Entries supplied:
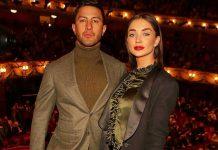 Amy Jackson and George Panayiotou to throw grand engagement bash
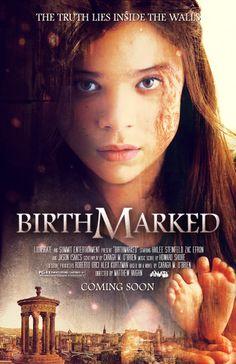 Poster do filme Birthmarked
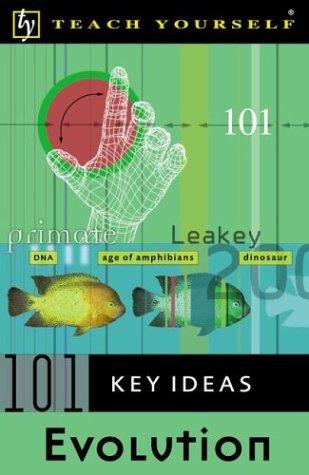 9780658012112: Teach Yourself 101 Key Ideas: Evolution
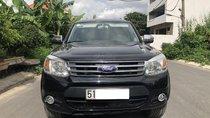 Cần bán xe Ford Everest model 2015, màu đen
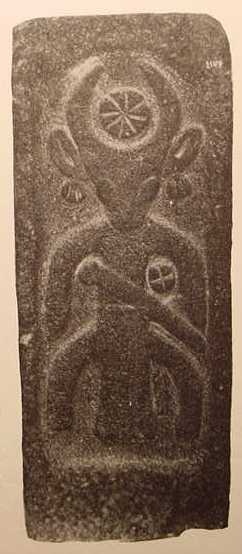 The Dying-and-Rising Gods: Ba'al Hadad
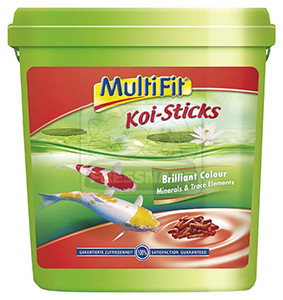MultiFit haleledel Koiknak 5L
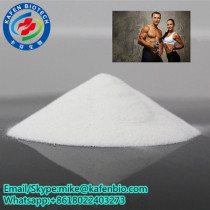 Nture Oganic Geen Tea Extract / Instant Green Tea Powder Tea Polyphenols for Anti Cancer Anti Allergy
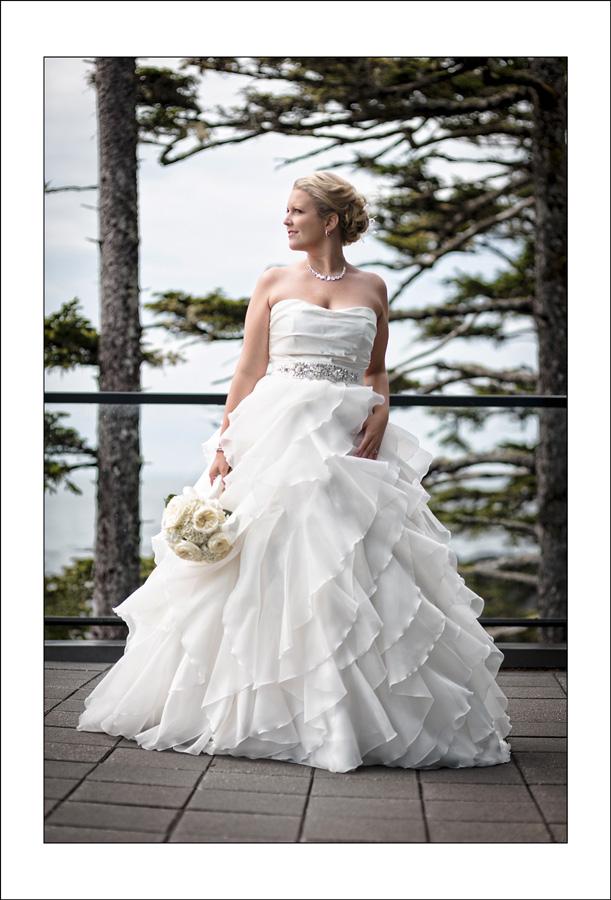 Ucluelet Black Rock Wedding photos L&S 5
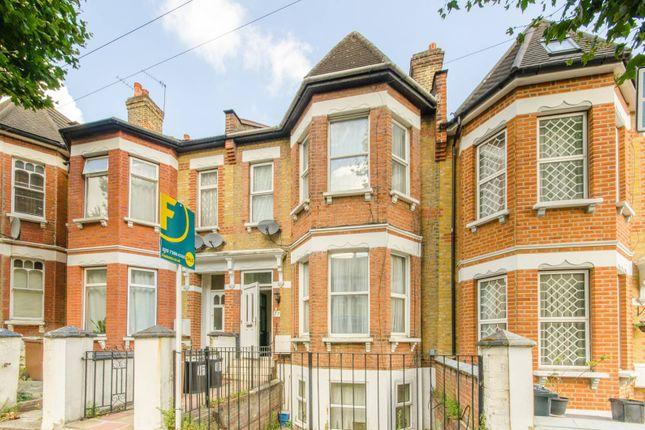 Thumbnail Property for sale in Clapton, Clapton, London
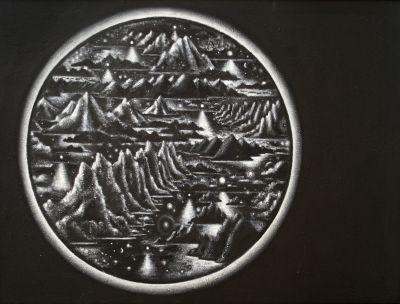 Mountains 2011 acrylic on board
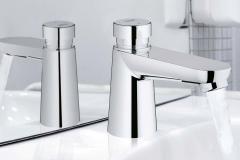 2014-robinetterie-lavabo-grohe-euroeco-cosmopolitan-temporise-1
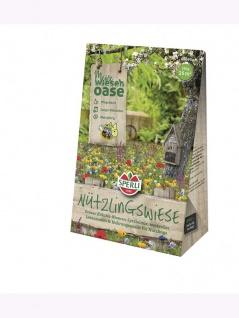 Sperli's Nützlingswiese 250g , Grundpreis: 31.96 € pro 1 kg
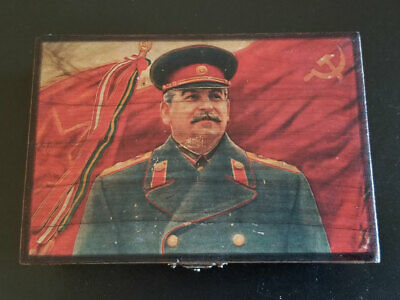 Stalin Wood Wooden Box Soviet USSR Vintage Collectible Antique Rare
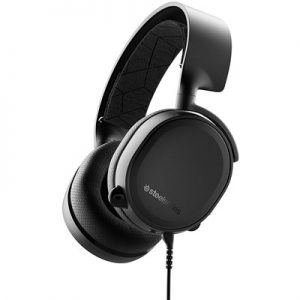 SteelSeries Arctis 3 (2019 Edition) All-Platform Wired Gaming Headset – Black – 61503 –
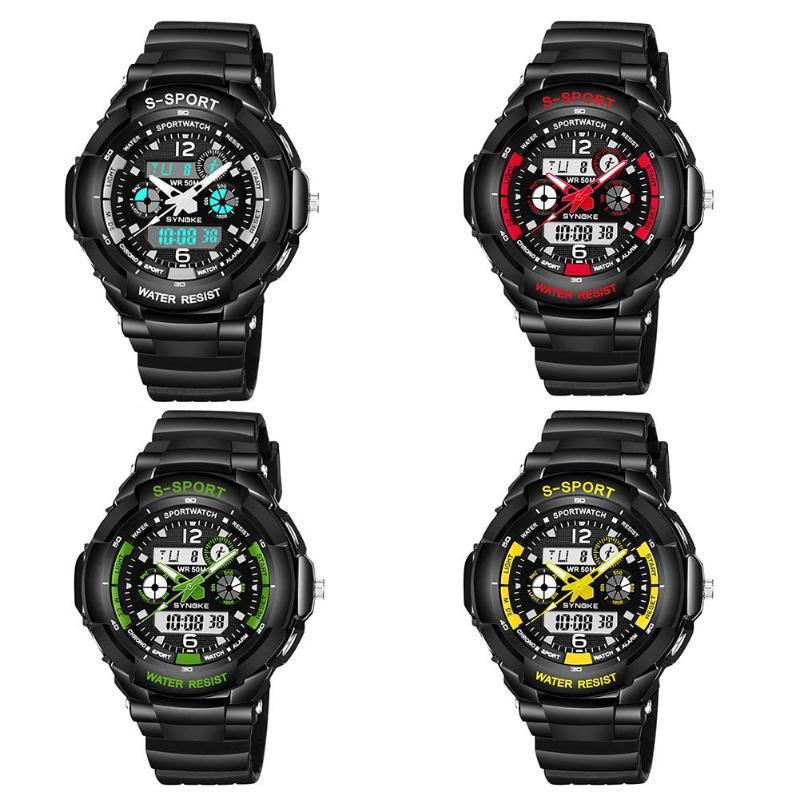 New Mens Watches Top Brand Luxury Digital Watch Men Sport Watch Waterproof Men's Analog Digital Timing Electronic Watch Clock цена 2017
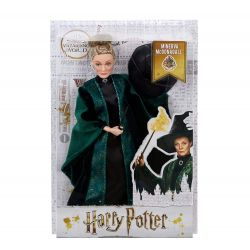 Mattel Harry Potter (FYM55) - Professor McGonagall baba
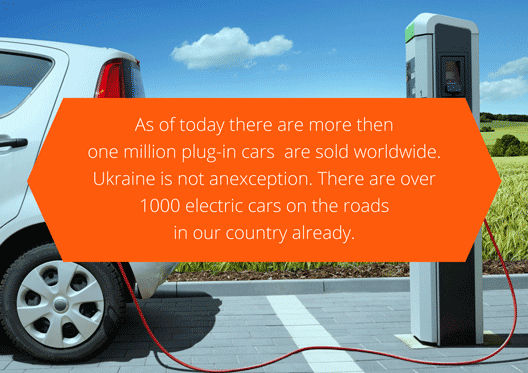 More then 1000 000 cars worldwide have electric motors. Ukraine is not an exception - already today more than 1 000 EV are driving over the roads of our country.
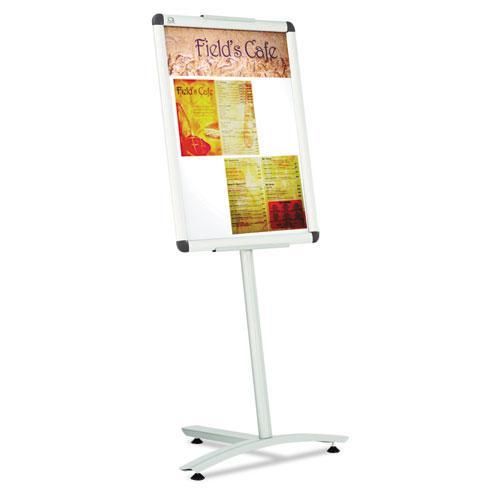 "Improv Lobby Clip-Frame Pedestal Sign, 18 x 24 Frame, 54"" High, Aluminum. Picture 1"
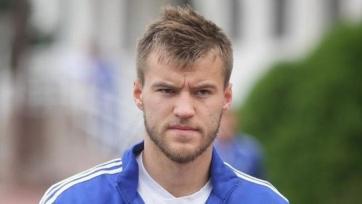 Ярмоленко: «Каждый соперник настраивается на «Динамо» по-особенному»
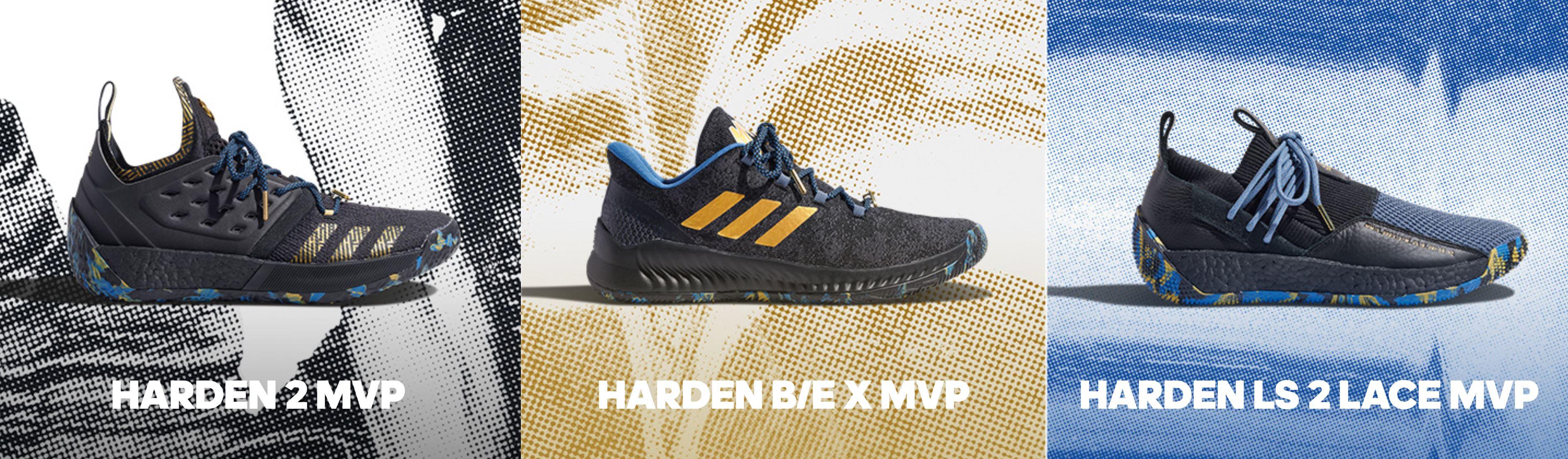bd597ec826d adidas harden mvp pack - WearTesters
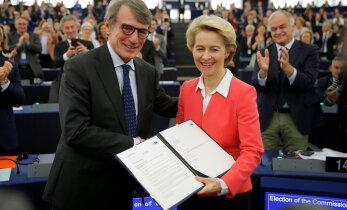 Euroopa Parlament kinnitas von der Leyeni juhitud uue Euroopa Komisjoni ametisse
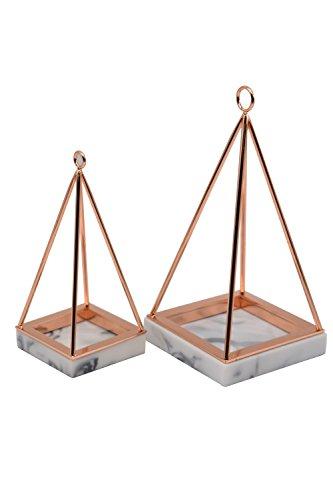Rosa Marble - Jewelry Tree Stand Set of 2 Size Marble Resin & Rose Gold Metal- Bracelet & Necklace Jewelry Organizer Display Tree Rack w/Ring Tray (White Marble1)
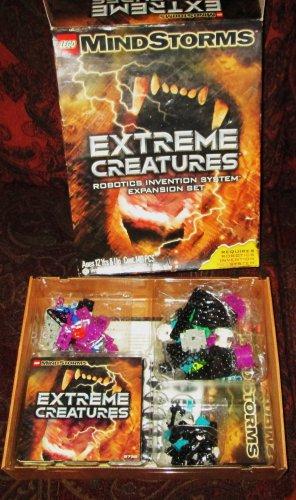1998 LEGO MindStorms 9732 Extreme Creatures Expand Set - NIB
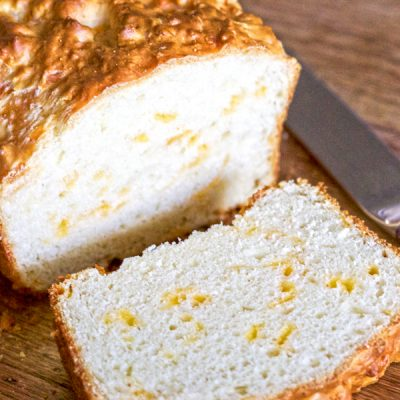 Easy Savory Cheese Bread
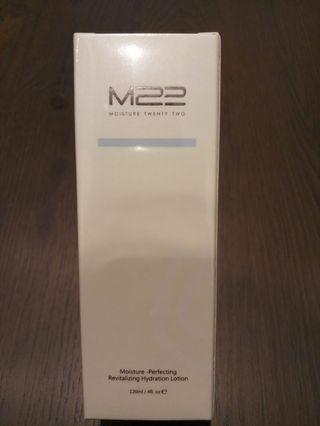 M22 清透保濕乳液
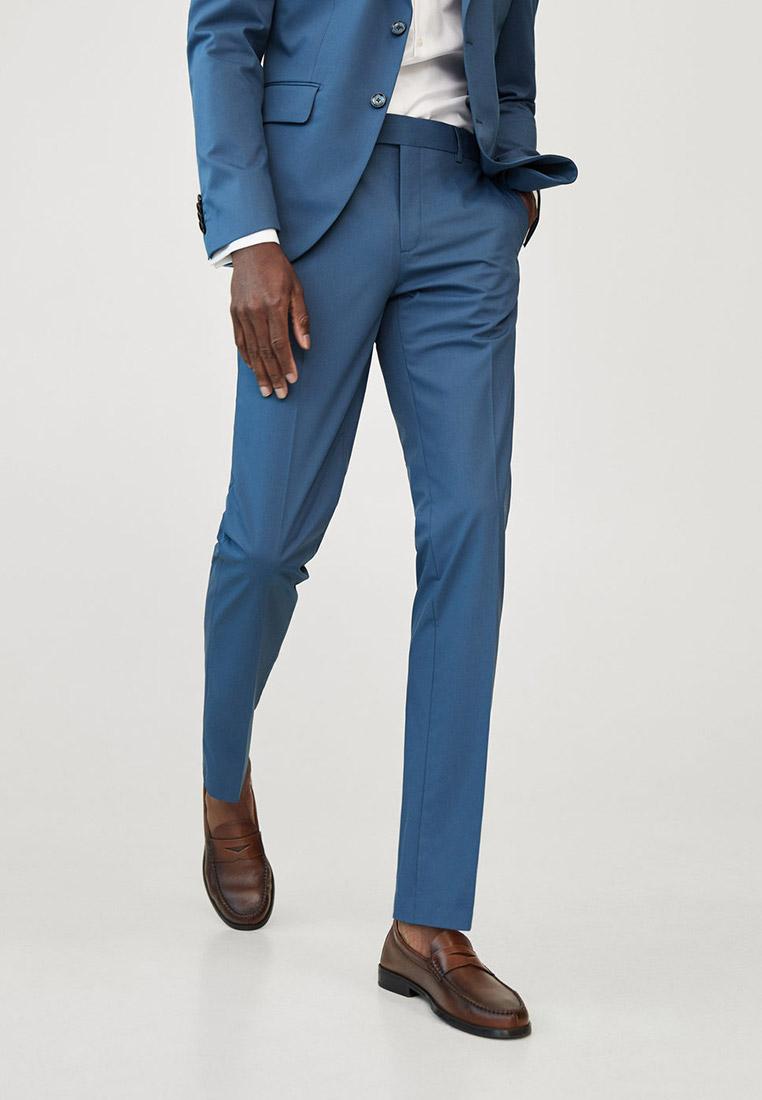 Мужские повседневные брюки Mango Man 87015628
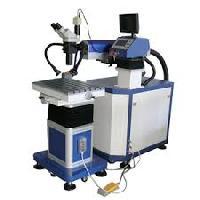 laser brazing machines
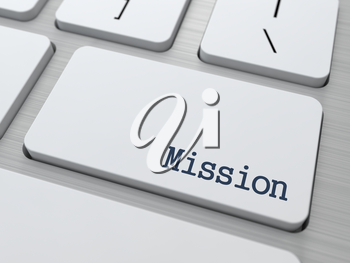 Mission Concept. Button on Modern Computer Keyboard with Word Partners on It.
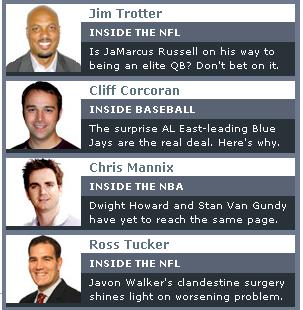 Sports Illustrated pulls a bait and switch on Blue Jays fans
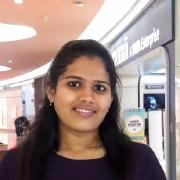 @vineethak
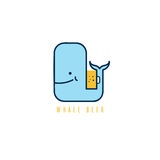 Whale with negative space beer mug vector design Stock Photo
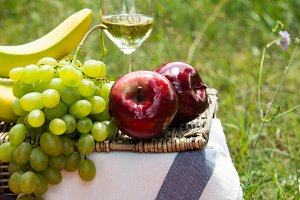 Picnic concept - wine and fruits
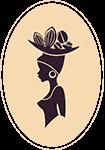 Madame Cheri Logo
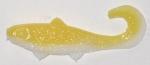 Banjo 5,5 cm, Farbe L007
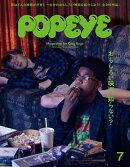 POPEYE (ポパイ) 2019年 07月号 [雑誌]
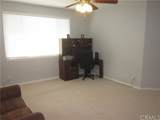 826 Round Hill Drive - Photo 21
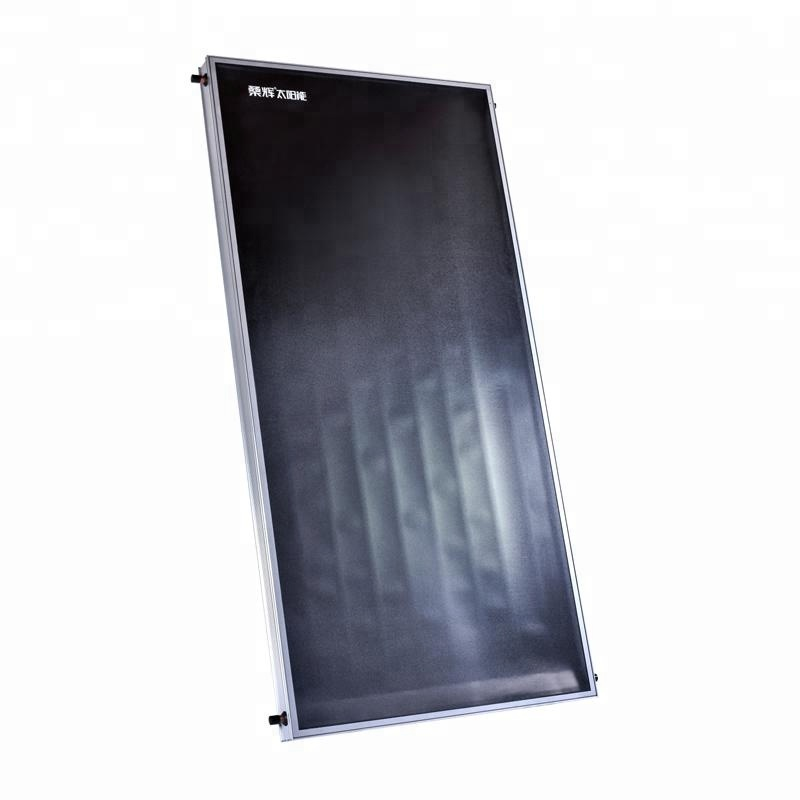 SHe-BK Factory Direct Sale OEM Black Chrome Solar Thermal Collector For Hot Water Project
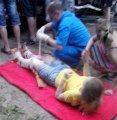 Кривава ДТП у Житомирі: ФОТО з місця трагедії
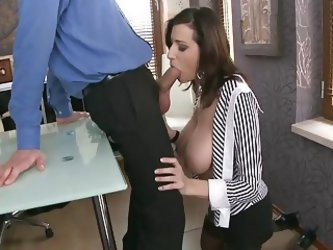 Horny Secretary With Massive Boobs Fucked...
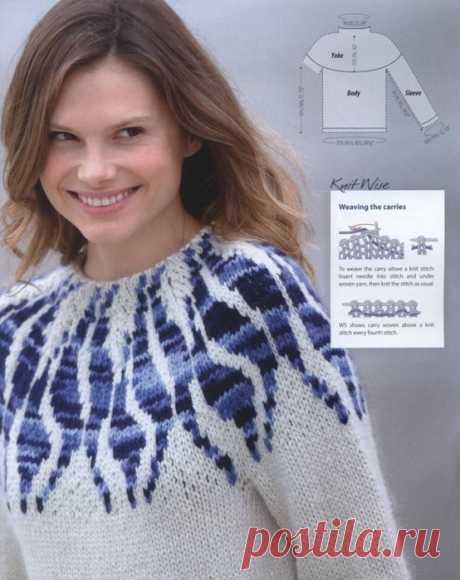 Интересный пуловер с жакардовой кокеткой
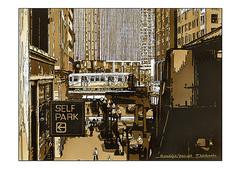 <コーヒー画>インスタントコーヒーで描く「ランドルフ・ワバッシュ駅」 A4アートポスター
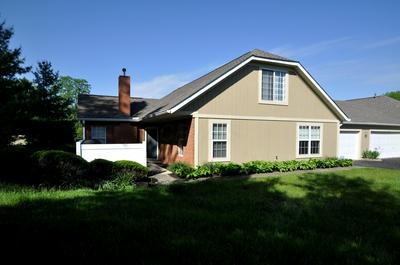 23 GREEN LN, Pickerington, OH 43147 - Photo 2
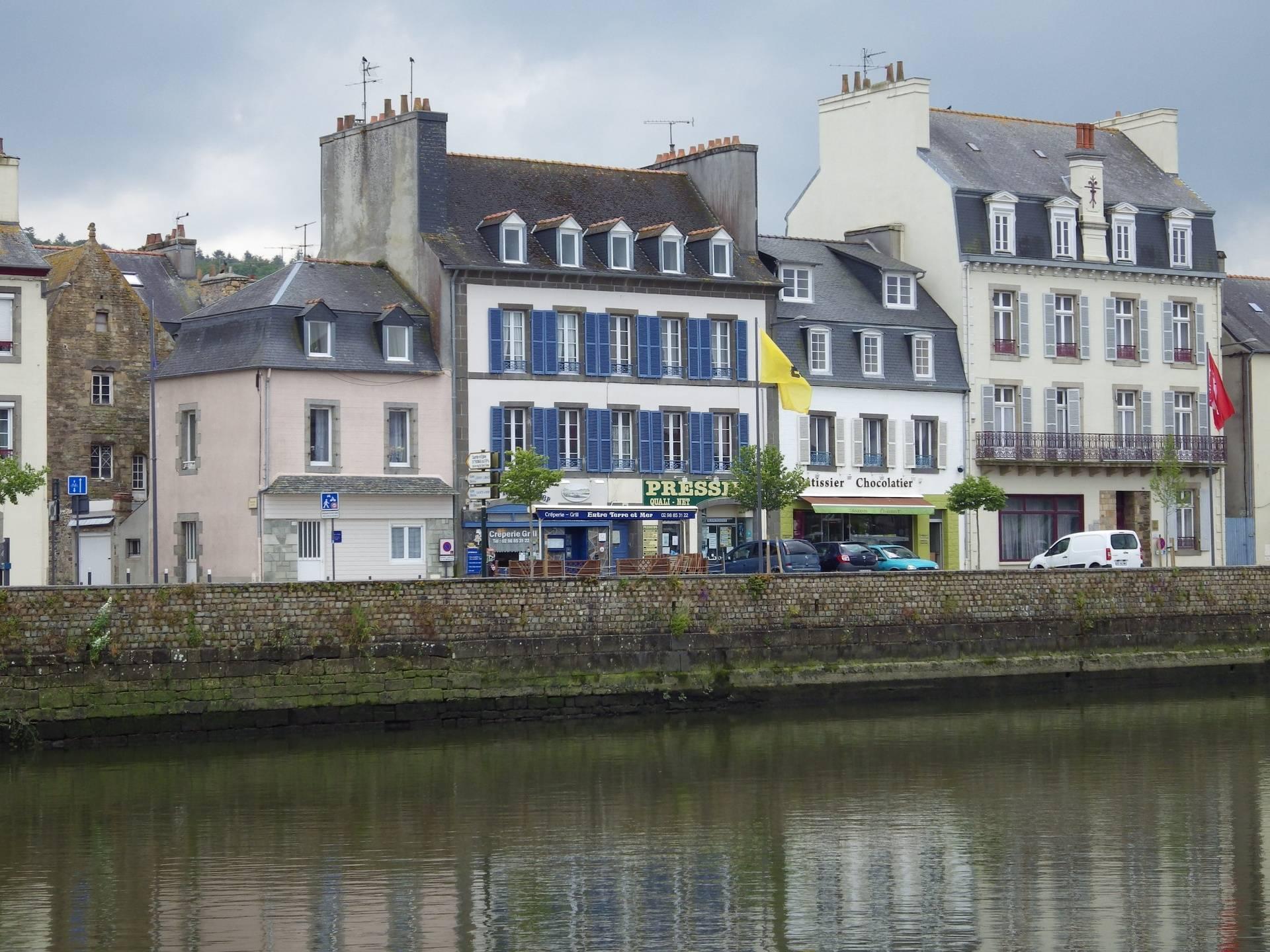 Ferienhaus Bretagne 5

Directions for this task:
Please retype the material in full, exactly as it reads, apart from the images.

Expected answer:
 Amy Jackson and George Panayiotou to throw grand engagement bash
 Poster do filme Birthmarked
 9780658012112: Teach Yourself 101 Key Ideas: Evolution
 Cần bán xe Ford Everest model 2015, màu đen
 The Dying-and-Rising Gods: Ba'al Hadad
MultiFit haleledel Koiknak 5L
 Nture Oganic Geen Tea Extract / Instant Green Tea Powder Tea Polyphenols for Anti Cancer Anti Allergy
 Ucluelet Black Rock Wedding photos L&S 5
 Thumbnail Property for sale in Clapton, Clapton, London
 Mountains 2011 acrylic on board
 2014-robinetterie-lavabo-grohe-euroeco-cosmopolitan-temporise-1
 Sperli's Nützlingswiese 250g , Grundpreis: 31.96 € pro 1 kg
 Stalin Wood Wooden Box Soviet USSR Vintage Collectible Antique Rare
 SteelSeries Arctis 3 (2019 Edition) All-Platform Wired Gaming Headset – Black – 61503 –
 New Mens Watches Top Brand Luxury Digital Watch Men Sport Watch Waterproof Men's Analog Digital Timing Electronic Watch Clock цена 2017
 Mattel Harry Potter (FYM55) - Professor McGonagall baba
 More then 1000 000 cars worldwide have electric motors. Ukraine is not an exception - already today more than 1 000 EV are driving over the roads of our country.
 "Improv Lobby Clip-Frame Pedestal Sign, 18 x 24 Frame, 54"" High, Aluminum. Picture 1"
 Ярмоленко: «Каждый соперник настраивается на «Динамо» по-особенному»
bd597ec826d adidas harden mvp pack - WearTesters
 Euroopa Parlament kinnitas von der Leyeni juhitud uue Euroopa Komisjoni ametisse
Rosa Marble - Jewelry Tree Stand Set of 2 Size Marble Resin & Rose Gold Metal- Bracelet & Necklace Jewelry Organizer Display Tree Rack w/Ring Tray (White Marble1)
1998 LEGO MindStorms 9732 Extreme Creatures Expand Set - NIB
 Easy Savory Cheese Bread
 M22 清透保濕乳液
 Мужские повседневные брюки Mango Man 87015628
 laser brazing machines
 Mission Concept. Button on Modern Computer Keyboard with Word Partners on It.
 Sports Illustrated pulls a bait and switch on Blue Jays fans
 @vineethak
 Whale with negative space beer mug vector design Stock Photo
 Picnic concept - wine and fruits
 Madame Cheri Logo
 Banjo 5,5 cm, Farbe L007
 POPEYE (ポパイ) 2019年 07月号 [雑誌]
 826 Round Hill Drive - Photo 21
 SHe-BK Factory Direct Sale OEM Black Chrome Solar Thermal Collector For Hot Water Project
 Кривава ДТП у Житомирі: ФОТО з місця трагедії
 Horny Secretary With Massive Boobs Fucked...
 Интересный пуловер с жакардовой кокеткой
 <コーヒー画>インスタントコーヒーで描く「ランドルフ・ワバッシュ駅」 A4アートポスター
 23 GREEN LN, Pickerington, OH 43147 - Photo 2
 Ferienhaus Bretagne 5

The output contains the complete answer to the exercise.